Consider New Components

pmui ships components that plain Panel never had. These aren't swaps — there's nothing to replace — but a migration is the natural moment to ask whether a purpose-built component would serve better than the pattern you're carrying over. Reach for them only when they simplify the app; don't add UI for its own sake.

  • pmui.Dialog / pmui.Drawer — modal dialogs and slide-out panels. Beyond replacing pn.Modal, a Drawer is often a cleaner home for secondary controls than a permanently visible sidebar.
  • pmui.Rating, pmui.Chip / pmui.Pill / pmui.MultiPill — first-class inputs for star ratings and tag/selection chips that people otherwise fake with buttons or multi-selects.
  • pmui.SpeedDial, pmui.SplitButton, pmui.Fab — compact action menus and floating actions that replace clusters of buttons.
  • Navigation menus — pmui.Breadcrumbs/NestedBreadcrumbs, pmui.Pagination, pmui.Tree, pmui.TabMenu, pmui.StepperMenu, pmui.MenuList — for paged tables, hierarchical data, or multi-step flows previously hand-wired with callbacks.
  • pmui.Avatar, pmui.Badge, pmui.Skeleton, pmui.Tooltip — small polish (user chips, count badges, loading placeholders, hover hints). Skeleton is a top-level component; Badge/Tooltip/Transition apply via the wrapper API rather than as standalone constructors.
  • pmui.ThemeToggle, pmui.BreakpointSwitcher — standalone versions of behavior Page exposes via theme_toggle=True; useful when you're not using Page or want the control placed manually.

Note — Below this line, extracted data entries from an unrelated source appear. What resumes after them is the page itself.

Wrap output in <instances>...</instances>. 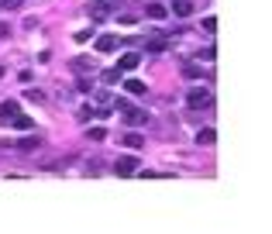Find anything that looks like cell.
<instances>
[{
	"mask_svg": "<svg viewBox=\"0 0 272 234\" xmlns=\"http://www.w3.org/2000/svg\"><path fill=\"white\" fill-rule=\"evenodd\" d=\"M210 103H214V97H210L207 90H200V86L186 93V107H190V110H203V107H210Z\"/></svg>",
	"mask_w": 272,
	"mask_h": 234,
	"instance_id": "cell-1",
	"label": "cell"
},
{
	"mask_svg": "<svg viewBox=\"0 0 272 234\" xmlns=\"http://www.w3.org/2000/svg\"><path fill=\"white\" fill-rule=\"evenodd\" d=\"M117 110L128 117V124H135V128H141V124L148 121V114H145V110H138V107H131V103H124V100H117Z\"/></svg>",
	"mask_w": 272,
	"mask_h": 234,
	"instance_id": "cell-2",
	"label": "cell"
},
{
	"mask_svg": "<svg viewBox=\"0 0 272 234\" xmlns=\"http://www.w3.org/2000/svg\"><path fill=\"white\" fill-rule=\"evenodd\" d=\"M114 172L117 176H131V172H138V158L135 155H121L114 162Z\"/></svg>",
	"mask_w": 272,
	"mask_h": 234,
	"instance_id": "cell-3",
	"label": "cell"
},
{
	"mask_svg": "<svg viewBox=\"0 0 272 234\" xmlns=\"http://www.w3.org/2000/svg\"><path fill=\"white\" fill-rule=\"evenodd\" d=\"M18 114H21L18 100H4V103H0V117H4V124H11V121H14Z\"/></svg>",
	"mask_w": 272,
	"mask_h": 234,
	"instance_id": "cell-4",
	"label": "cell"
},
{
	"mask_svg": "<svg viewBox=\"0 0 272 234\" xmlns=\"http://www.w3.org/2000/svg\"><path fill=\"white\" fill-rule=\"evenodd\" d=\"M117 41H121L117 35H100V38H97V52H103V55H107V52H114Z\"/></svg>",
	"mask_w": 272,
	"mask_h": 234,
	"instance_id": "cell-5",
	"label": "cell"
},
{
	"mask_svg": "<svg viewBox=\"0 0 272 234\" xmlns=\"http://www.w3.org/2000/svg\"><path fill=\"white\" fill-rule=\"evenodd\" d=\"M138 62H141V55H138V52H128V55L117 58V69H121V73H128V69H135Z\"/></svg>",
	"mask_w": 272,
	"mask_h": 234,
	"instance_id": "cell-6",
	"label": "cell"
},
{
	"mask_svg": "<svg viewBox=\"0 0 272 234\" xmlns=\"http://www.w3.org/2000/svg\"><path fill=\"white\" fill-rule=\"evenodd\" d=\"M193 11H196V7L190 4V0H173V14H176V18H190Z\"/></svg>",
	"mask_w": 272,
	"mask_h": 234,
	"instance_id": "cell-7",
	"label": "cell"
},
{
	"mask_svg": "<svg viewBox=\"0 0 272 234\" xmlns=\"http://www.w3.org/2000/svg\"><path fill=\"white\" fill-rule=\"evenodd\" d=\"M145 14H148L152 21H162L166 14H169V7H166V4H148V7H145Z\"/></svg>",
	"mask_w": 272,
	"mask_h": 234,
	"instance_id": "cell-8",
	"label": "cell"
},
{
	"mask_svg": "<svg viewBox=\"0 0 272 234\" xmlns=\"http://www.w3.org/2000/svg\"><path fill=\"white\" fill-rule=\"evenodd\" d=\"M35 148H41V138H38V135L21 138V141H18V152H35Z\"/></svg>",
	"mask_w": 272,
	"mask_h": 234,
	"instance_id": "cell-9",
	"label": "cell"
},
{
	"mask_svg": "<svg viewBox=\"0 0 272 234\" xmlns=\"http://www.w3.org/2000/svg\"><path fill=\"white\" fill-rule=\"evenodd\" d=\"M124 90H128V93H131V97H141V93H148V90H145V83H141V79H124Z\"/></svg>",
	"mask_w": 272,
	"mask_h": 234,
	"instance_id": "cell-10",
	"label": "cell"
},
{
	"mask_svg": "<svg viewBox=\"0 0 272 234\" xmlns=\"http://www.w3.org/2000/svg\"><path fill=\"white\" fill-rule=\"evenodd\" d=\"M214 141H217V131H214V128H203V131L196 135V145H214Z\"/></svg>",
	"mask_w": 272,
	"mask_h": 234,
	"instance_id": "cell-11",
	"label": "cell"
},
{
	"mask_svg": "<svg viewBox=\"0 0 272 234\" xmlns=\"http://www.w3.org/2000/svg\"><path fill=\"white\" fill-rule=\"evenodd\" d=\"M166 48H169V41L162 38V35H152L148 38V52H166Z\"/></svg>",
	"mask_w": 272,
	"mask_h": 234,
	"instance_id": "cell-12",
	"label": "cell"
},
{
	"mask_svg": "<svg viewBox=\"0 0 272 234\" xmlns=\"http://www.w3.org/2000/svg\"><path fill=\"white\" fill-rule=\"evenodd\" d=\"M11 124H14V128H21V131H31V128H35V121H31V117H24V114H18Z\"/></svg>",
	"mask_w": 272,
	"mask_h": 234,
	"instance_id": "cell-13",
	"label": "cell"
},
{
	"mask_svg": "<svg viewBox=\"0 0 272 234\" xmlns=\"http://www.w3.org/2000/svg\"><path fill=\"white\" fill-rule=\"evenodd\" d=\"M183 76L186 79H200L203 76V66H183Z\"/></svg>",
	"mask_w": 272,
	"mask_h": 234,
	"instance_id": "cell-14",
	"label": "cell"
},
{
	"mask_svg": "<svg viewBox=\"0 0 272 234\" xmlns=\"http://www.w3.org/2000/svg\"><path fill=\"white\" fill-rule=\"evenodd\" d=\"M103 83H121V69H107L103 73Z\"/></svg>",
	"mask_w": 272,
	"mask_h": 234,
	"instance_id": "cell-15",
	"label": "cell"
},
{
	"mask_svg": "<svg viewBox=\"0 0 272 234\" xmlns=\"http://www.w3.org/2000/svg\"><path fill=\"white\" fill-rule=\"evenodd\" d=\"M124 145H128V148H141V135H128L124 138Z\"/></svg>",
	"mask_w": 272,
	"mask_h": 234,
	"instance_id": "cell-16",
	"label": "cell"
},
{
	"mask_svg": "<svg viewBox=\"0 0 272 234\" xmlns=\"http://www.w3.org/2000/svg\"><path fill=\"white\" fill-rule=\"evenodd\" d=\"M203 31H210V35H214V31H217V18H203Z\"/></svg>",
	"mask_w": 272,
	"mask_h": 234,
	"instance_id": "cell-17",
	"label": "cell"
},
{
	"mask_svg": "<svg viewBox=\"0 0 272 234\" xmlns=\"http://www.w3.org/2000/svg\"><path fill=\"white\" fill-rule=\"evenodd\" d=\"M93 38V31H90V28H83V31H76V41H90Z\"/></svg>",
	"mask_w": 272,
	"mask_h": 234,
	"instance_id": "cell-18",
	"label": "cell"
},
{
	"mask_svg": "<svg viewBox=\"0 0 272 234\" xmlns=\"http://www.w3.org/2000/svg\"><path fill=\"white\" fill-rule=\"evenodd\" d=\"M0 4H4V7H7V11H14V7H21V4H24V0H0Z\"/></svg>",
	"mask_w": 272,
	"mask_h": 234,
	"instance_id": "cell-19",
	"label": "cell"
},
{
	"mask_svg": "<svg viewBox=\"0 0 272 234\" xmlns=\"http://www.w3.org/2000/svg\"><path fill=\"white\" fill-rule=\"evenodd\" d=\"M4 35H7V24H0V38H4Z\"/></svg>",
	"mask_w": 272,
	"mask_h": 234,
	"instance_id": "cell-20",
	"label": "cell"
},
{
	"mask_svg": "<svg viewBox=\"0 0 272 234\" xmlns=\"http://www.w3.org/2000/svg\"><path fill=\"white\" fill-rule=\"evenodd\" d=\"M0 76H4V69H0Z\"/></svg>",
	"mask_w": 272,
	"mask_h": 234,
	"instance_id": "cell-21",
	"label": "cell"
}]
</instances>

Browse reference/{section}/index.md (especially menus/ and wrappers/, which have no Panel analog) before reimplementing something by hand.

What Not to Migrate

Some pn.* objects have no pmui equivalent — keep them as-is:

  • Plot / data panes — no pmui equivalent; keep as pn.pane.* / pn.widgets.Tabulator (see Panes for the full list, including media/embed).
  • Widgets with no pmui class: CodeEditor, Terminal, JSONEditor, FileSelector, FileDropper, Player, DiscretePlayer, StaticText, ToggleGroup, ArrayInput, ColorMap, the DataFrame widget, and the speech/media widgets (SpeechToText, TextToSpeech, VideoStream). Keep them as pn.widgets.*.
  • Indicators: pmui has only LoadingSpinner, Progress, CircularProgress, and LinearProgress. Everything else — Number, Trend, Gauge, Dial, Tqdm, BooleanStatus, LinearGauge, TooltipIcon — stays pn.indicators.*.
  • Spacers and low-level layout helpers without a Material counterpart (pn.layout.HSpacer, pn.layout.VSpacer).
  • All reactive wiring@param.depends, param.watch, pn.bind, pn.state.add_periodic_callback.

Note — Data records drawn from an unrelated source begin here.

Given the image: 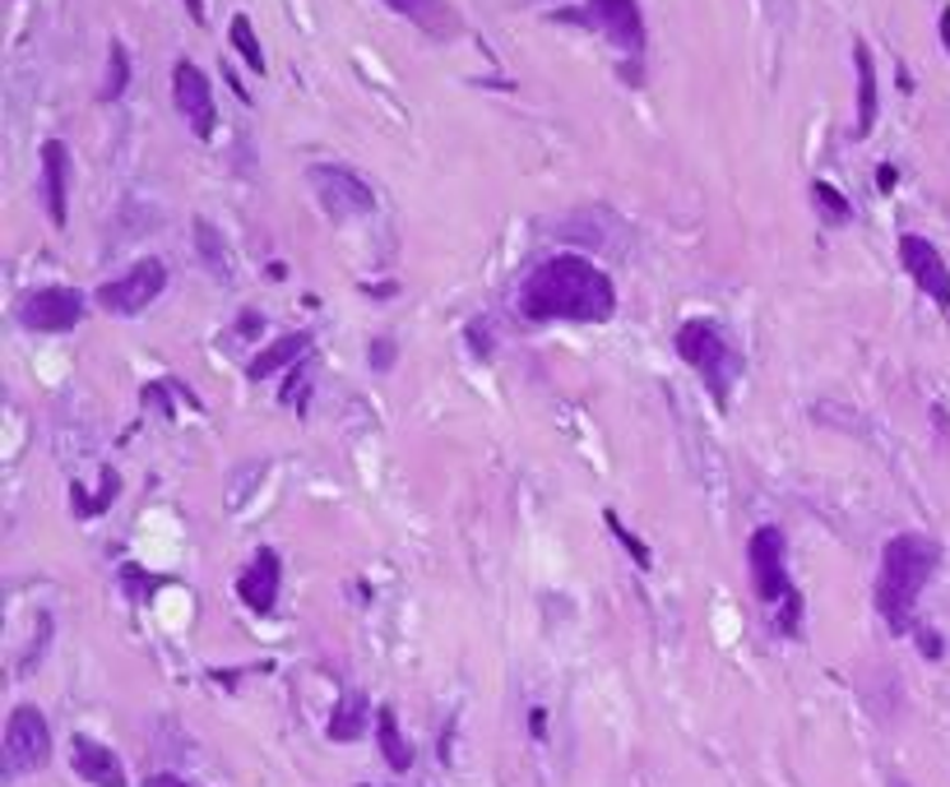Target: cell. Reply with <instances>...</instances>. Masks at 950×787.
Masks as SVG:
<instances>
[{
  "label": "cell",
  "instance_id": "obj_1",
  "mask_svg": "<svg viewBox=\"0 0 950 787\" xmlns=\"http://www.w3.org/2000/svg\"><path fill=\"white\" fill-rule=\"evenodd\" d=\"M519 306H525L529 320L603 325L617 310V283L585 255H552L525 279Z\"/></svg>",
  "mask_w": 950,
  "mask_h": 787
},
{
  "label": "cell",
  "instance_id": "obj_2",
  "mask_svg": "<svg viewBox=\"0 0 950 787\" xmlns=\"http://www.w3.org/2000/svg\"><path fill=\"white\" fill-rule=\"evenodd\" d=\"M941 569V542L923 533H895L881 551V575H877V612L890 625V635H908L914 630V607L918 594Z\"/></svg>",
  "mask_w": 950,
  "mask_h": 787
},
{
  "label": "cell",
  "instance_id": "obj_3",
  "mask_svg": "<svg viewBox=\"0 0 950 787\" xmlns=\"http://www.w3.org/2000/svg\"><path fill=\"white\" fill-rule=\"evenodd\" d=\"M747 569H751L755 598L770 602V607H784V612L774 616V630H779V635H798V625H802V594L793 588V575H788L784 528H774V524L755 528V533L747 538Z\"/></svg>",
  "mask_w": 950,
  "mask_h": 787
},
{
  "label": "cell",
  "instance_id": "obj_4",
  "mask_svg": "<svg viewBox=\"0 0 950 787\" xmlns=\"http://www.w3.org/2000/svg\"><path fill=\"white\" fill-rule=\"evenodd\" d=\"M677 357H682L691 371H701V380L709 385V393L719 403H728V385L738 376V352H732L728 333L714 320H687L677 329Z\"/></svg>",
  "mask_w": 950,
  "mask_h": 787
},
{
  "label": "cell",
  "instance_id": "obj_5",
  "mask_svg": "<svg viewBox=\"0 0 950 787\" xmlns=\"http://www.w3.org/2000/svg\"><path fill=\"white\" fill-rule=\"evenodd\" d=\"M51 764V727L37 704H14L5 718V774H37Z\"/></svg>",
  "mask_w": 950,
  "mask_h": 787
},
{
  "label": "cell",
  "instance_id": "obj_6",
  "mask_svg": "<svg viewBox=\"0 0 950 787\" xmlns=\"http://www.w3.org/2000/svg\"><path fill=\"white\" fill-rule=\"evenodd\" d=\"M306 181H312L320 209L329 219H366V213H376V190L362 181L353 167H339V163H316L306 172Z\"/></svg>",
  "mask_w": 950,
  "mask_h": 787
},
{
  "label": "cell",
  "instance_id": "obj_7",
  "mask_svg": "<svg viewBox=\"0 0 950 787\" xmlns=\"http://www.w3.org/2000/svg\"><path fill=\"white\" fill-rule=\"evenodd\" d=\"M163 287H167V265L149 255V260L130 265L121 279H107L98 292H93V302H98L107 315H140L163 297Z\"/></svg>",
  "mask_w": 950,
  "mask_h": 787
},
{
  "label": "cell",
  "instance_id": "obj_8",
  "mask_svg": "<svg viewBox=\"0 0 950 787\" xmlns=\"http://www.w3.org/2000/svg\"><path fill=\"white\" fill-rule=\"evenodd\" d=\"M561 19H579V24L598 28L617 51H626V56H640L645 43H649L640 0H585V10H566Z\"/></svg>",
  "mask_w": 950,
  "mask_h": 787
},
{
  "label": "cell",
  "instance_id": "obj_9",
  "mask_svg": "<svg viewBox=\"0 0 950 787\" xmlns=\"http://www.w3.org/2000/svg\"><path fill=\"white\" fill-rule=\"evenodd\" d=\"M89 297L80 287H33L24 302H19V325L33 333H70L84 320Z\"/></svg>",
  "mask_w": 950,
  "mask_h": 787
},
{
  "label": "cell",
  "instance_id": "obj_10",
  "mask_svg": "<svg viewBox=\"0 0 950 787\" xmlns=\"http://www.w3.org/2000/svg\"><path fill=\"white\" fill-rule=\"evenodd\" d=\"M172 103H177L181 121L190 126V134H196V140H213L219 111H213L209 74H204L196 61H177V66H172Z\"/></svg>",
  "mask_w": 950,
  "mask_h": 787
},
{
  "label": "cell",
  "instance_id": "obj_11",
  "mask_svg": "<svg viewBox=\"0 0 950 787\" xmlns=\"http://www.w3.org/2000/svg\"><path fill=\"white\" fill-rule=\"evenodd\" d=\"M900 260H904V269H908V279H914V283L927 292V297L937 302V310L950 315V269H946V260H941V250L927 242V236L904 232V236H900Z\"/></svg>",
  "mask_w": 950,
  "mask_h": 787
},
{
  "label": "cell",
  "instance_id": "obj_12",
  "mask_svg": "<svg viewBox=\"0 0 950 787\" xmlns=\"http://www.w3.org/2000/svg\"><path fill=\"white\" fill-rule=\"evenodd\" d=\"M279 584H283L279 551L274 547H260L256 556H250V565L237 575V594H242V602L256 616H269V612H274V602H279Z\"/></svg>",
  "mask_w": 950,
  "mask_h": 787
},
{
  "label": "cell",
  "instance_id": "obj_13",
  "mask_svg": "<svg viewBox=\"0 0 950 787\" xmlns=\"http://www.w3.org/2000/svg\"><path fill=\"white\" fill-rule=\"evenodd\" d=\"M70 764H74V774H80L84 783H93V787H126V764L116 760L112 745L93 741V737L70 741Z\"/></svg>",
  "mask_w": 950,
  "mask_h": 787
},
{
  "label": "cell",
  "instance_id": "obj_14",
  "mask_svg": "<svg viewBox=\"0 0 950 787\" xmlns=\"http://www.w3.org/2000/svg\"><path fill=\"white\" fill-rule=\"evenodd\" d=\"M43 200H47V219L56 227H66V219H70V149L61 140L43 144Z\"/></svg>",
  "mask_w": 950,
  "mask_h": 787
},
{
  "label": "cell",
  "instance_id": "obj_15",
  "mask_svg": "<svg viewBox=\"0 0 950 787\" xmlns=\"http://www.w3.org/2000/svg\"><path fill=\"white\" fill-rule=\"evenodd\" d=\"M395 14H403L409 24H418L426 37H436V43H450V37H459L464 19L459 10L450 5V0H385Z\"/></svg>",
  "mask_w": 950,
  "mask_h": 787
},
{
  "label": "cell",
  "instance_id": "obj_16",
  "mask_svg": "<svg viewBox=\"0 0 950 787\" xmlns=\"http://www.w3.org/2000/svg\"><path fill=\"white\" fill-rule=\"evenodd\" d=\"M306 348H312V333H283V339H274L269 348H260L256 357H250L246 376L250 380H269V376H279V371H293L306 357Z\"/></svg>",
  "mask_w": 950,
  "mask_h": 787
},
{
  "label": "cell",
  "instance_id": "obj_17",
  "mask_svg": "<svg viewBox=\"0 0 950 787\" xmlns=\"http://www.w3.org/2000/svg\"><path fill=\"white\" fill-rule=\"evenodd\" d=\"M853 66H858V121H853V134L867 140L871 126H877V61H871V47L867 43H853Z\"/></svg>",
  "mask_w": 950,
  "mask_h": 787
},
{
  "label": "cell",
  "instance_id": "obj_18",
  "mask_svg": "<svg viewBox=\"0 0 950 787\" xmlns=\"http://www.w3.org/2000/svg\"><path fill=\"white\" fill-rule=\"evenodd\" d=\"M376 745H380V755H385V764H390L395 774H409V770H413V745L403 741L399 718H395L390 704L376 708Z\"/></svg>",
  "mask_w": 950,
  "mask_h": 787
},
{
  "label": "cell",
  "instance_id": "obj_19",
  "mask_svg": "<svg viewBox=\"0 0 950 787\" xmlns=\"http://www.w3.org/2000/svg\"><path fill=\"white\" fill-rule=\"evenodd\" d=\"M366 723H372V704H366L362 691H348L335 714H329V741H357L366 732Z\"/></svg>",
  "mask_w": 950,
  "mask_h": 787
},
{
  "label": "cell",
  "instance_id": "obj_20",
  "mask_svg": "<svg viewBox=\"0 0 950 787\" xmlns=\"http://www.w3.org/2000/svg\"><path fill=\"white\" fill-rule=\"evenodd\" d=\"M126 84H130V51L121 43H112L107 47V79H103V89H98V103H116V97L126 93Z\"/></svg>",
  "mask_w": 950,
  "mask_h": 787
},
{
  "label": "cell",
  "instance_id": "obj_21",
  "mask_svg": "<svg viewBox=\"0 0 950 787\" xmlns=\"http://www.w3.org/2000/svg\"><path fill=\"white\" fill-rule=\"evenodd\" d=\"M227 33H232V47L242 51V61H246L250 70H256V74H265V51H260V37H256V28H250V19L237 14V19H232V28H227Z\"/></svg>",
  "mask_w": 950,
  "mask_h": 787
},
{
  "label": "cell",
  "instance_id": "obj_22",
  "mask_svg": "<svg viewBox=\"0 0 950 787\" xmlns=\"http://www.w3.org/2000/svg\"><path fill=\"white\" fill-rule=\"evenodd\" d=\"M196 246H200V255H204V265L223 279V273H227V246H223L219 227H213L209 219H196Z\"/></svg>",
  "mask_w": 950,
  "mask_h": 787
},
{
  "label": "cell",
  "instance_id": "obj_23",
  "mask_svg": "<svg viewBox=\"0 0 950 787\" xmlns=\"http://www.w3.org/2000/svg\"><path fill=\"white\" fill-rule=\"evenodd\" d=\"M811 200H817V209L825 213L830 223H848V219H853V204H848L830 181H811Z\"/></svg>",
  "mask_w": 950,
  "mask_h": 787
},
{
  "label": "cell",
  "instance_id": "obj_24",
  "mask_svg": "<svg viewBox=\"0 0 950 787\" xmlns=\"http://www.w3.org/2000/svg\"><path fill=\"white\" fill-rule=\"evenodd\" d=\"M603 519H608V528H612V538H617V542H622V547L631 551V556H635V565H640V569H649V565H654V556H649V547H645V542H640V538L631 533V528H626L622 519H617V515H612V509H608V515H603Z\"/></svg>",
  "mask_w": 950,
  "mask_h": 787
},
{
  "label": "cell",
  "instance_id": "obj_25",
  "mask_svg": "<svg viewBox=\"0 0 950 787\" xmlns=\"http://www.w3.org/2000/svg\"><path fill=\"white\" fill-rule=\"evenodd\" d=\"M366 357H372V371H390V366H395V343H390V339H376Z\"/></svg>",
  "mask_w": 950,
  "mask_h": 787
},
{
  "label": "cell",
  "instance_id": "obj_26",
  "mask_svg": "<svg viewBox=\"0 0 950 787\" xmlns=\"http://www.w3.org/2000/svg\"><path fill=\"white\" fill-rule=\"evenodd\" d=\"M306 399V366H293V376L283 385V403H302Z\"/></svg>",
  "mask_w": 950,
  "mask_h": 787
},
{
  "label": "cell",
  "instance_id": "obj_27",
  "mask_svg": "<svg viewBox=\"0 0 950 787\" xmlns=\"http://www.w3.org/2000/svg\"><path fill=\"white\" fill-rule=\"evenodd\" d=\"M469 333H473V352H478V357H492V339H488V325H469Z\"/></svg>",
  "mask_w": 950,
  "mask_h": 787
},
{
  "label": "cell",
  "instance_id": "obj_28",
  "mask_svg": "<svg viewBox=\"0 0 950 787\" xmlns=\"http://www.w3.org/2000/svg\"><path fill=\"white\" fill-rule=\"evenodd\" d=\"M918 648H923L927 658H941V639L933 635V630H918Z\"/></svg>",
  "mask_w": 950,
  "mask_h": 787
},
{
  "label": "cell",
  "instance_id": "obj_29",
  "mask_svg": "<svg viewBox=\"0 0 950 787\" xmlns=\"http://www.w3.org/2000/svg\"><path fill=\"white\" fill-rule=\"evenodd\" d=\"M529 732H533L538 741L548 737V714H542V708H533V714H529Z\"/></svg>",
  "mask_w": 950,
  "mask_h": 787
},
{
  "label": "cell",
  "instance_id": "obj_30",
  "mask_svg": "<svg viewBox=\"0 0 950 787\" xmlns=\"http://www.w3.org/2000/svg\"><path fill=\"white\" fill-rule=\"evenodd\" d=\"M895 181H900L895 167H881V172H877V186H881V190H895Z\"/></svg>",
  "mask_w": 950,
  "mask_h": 787
},
{
  "label": "cell",
  "instance_id": "obj_31",
  "mask_svg": "<svg viewBox=\"0 0 950 787\" xmlns=\"http://www.w3.org/2000/svg\"><path fill=\"white\" fill-rule=\"evenodd\" d=\"M144 787H186V783L172 778V774H153V778H144Z\"/></svg>",
  "mask_w": 950,
  "mask_h": 787
},
{
  "label": "cell",
  "instance_id": "obj_32",
  "mask_svg": "<svg viewBox=\"0 0 950 787\" xmlns=\"http://www.w3.org/2000/svg\"><path fill=\"white\" fill-rule=\"evenodd\" d=\"M186 14L196 19V24H204V0H186Z\"/></svg>",
  "mask_w": 950,
  "mask_h": 787
},
{
  "label": "cell",
  "instance_id": "obj_33",
  "mask_svg": "<svg viewBox=\"0 0 950 787\" xmlns=\"http://www.w3.org/2000/svg\"><path fill=\"white\" fill-rule=\"evenodd\" d=\"M941 43H946V51H950V5L941 10Z\"/></svg>",
  "mask_w": 950,
  "mask_h": 787
}]
</instances>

If unsure whether a pmui equivalent exists, don't rely on the reference index alone — it is not exhaustive (e.g. Row, Column, Divider, LoadingSpinner, and Progress exist but have no index page). Confirm with hasattr(pmui, "X") or dir(pmui), then check the section index (reference/{section}/index.md) per the Lookup in Using Material UI for usage rather than guessing a class name.

Gotchas

  • Duplicate icon. pmui buttons and toggles take a Material icon=. If you also leave a glyph (, ❚❚) in the label, you get two icons. Pick one — usually the Material icon=.
  • Don't keep pn.pane.Markdown defensively. pmui.Typography renders markdown; the swap is lossless.
  • stylesheets silently no-ops on pmui. The CSS targets Panel's old DOM, not MUI slots. Rewrite as sx (see Styling); styles is safe to keep.
  • design='material' is not pmui. That's the old Panel design system — remove it, don't confuse it for panel-material-ui.
  • Delete manual dark/light toggles. Page(theme_toggle=True) replaces them.